6 Ekim 2014 Pazartesi

onüç

Bugün Six Feet Under'lı çiziktireceğim. Evet. Son zamanlarda en sevdiğim aktivite Six Feet Under izlemek. David Keith ile ya da başkasıyla atıştığında "Ay dur üzülme, kıymetini anlayacak o senin yoksa kendi kaybeder yanii .s .s" diye avutasım, Nate'in sırtına "Seni çakaal. ;)))" diye pat pat vurasım, Claire'le beraber ergenlik yapasım, Ruth'u da sürekli bir gıdıklayasım var.
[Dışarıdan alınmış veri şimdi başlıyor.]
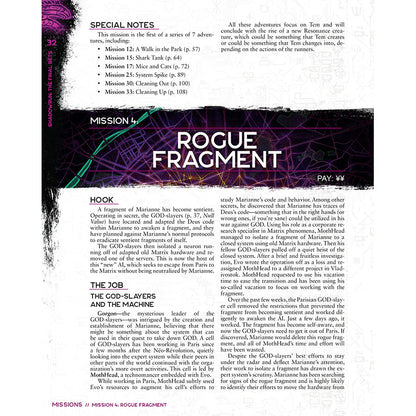 Shadowrun Final Bets Board Game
Hepsi öyle bir şeker, öyle bir şapşirik geliyor ki anlatamam. Dizi çoğu zaman çok durağan ilerlemesine rağmen bıktırmadan mutlu mesut özletiyor kendini. Bir Lisa'yı ve sürekli boğazlanırmış gibi konuşmasını sevemedim gitti. Bir deee 3. sezon 1. bölümden itibaren bir haller oldu ki sormayın gitsin. Hala algılamaya çalışıyorum. Ama birşey çıkacak bundan. Allaaağm! Spoiler konusunda çok hassas bir insan olduğum için fazla detaya girmeden ve isim vermeden yazmak istiyorum. Ama öyle de dedikodu yapılmıyor çocuklar. Hayat çok zor. Bu aralar mottom bu. Neyse, as a result, daha önce izlemediğim için çok pişmanım çocuklar. Özellikle psikolojik çözümlemeler filan çoğoş bence. Ayrıca bu kez kaşınıp spoiler yemeyeceğim. Akıllandım yani. Meh meh.

*Ne zaman mezarlığa gitsem, gördüğüm her mezar taşı üstüne bakıp kaç yaşında öldüklerini hesaplarım. Sfu izlerken de her bölüm başında ölenlerin doğum ve ölüm yıllarından hemen öldükleri yaşı hesaplıyorum. Her seferinde ortada hiç birşey yokken değişik değişik şekillerde ölen insanları gördükçe ben de her an ölebilirmişim gibi geliyor. Bir çeşit içsellestirme ya da empati duygusu yaşıyor olabilirim yani. Ama sonra geçiyor. 

4 Ekim 2014 Cumartesi

oniki

6 senelik teyzeliğimi ifşa ediyorum. Bugün günboyu mikado ile zıkkımcılık -zıpkıncılık- oynadık.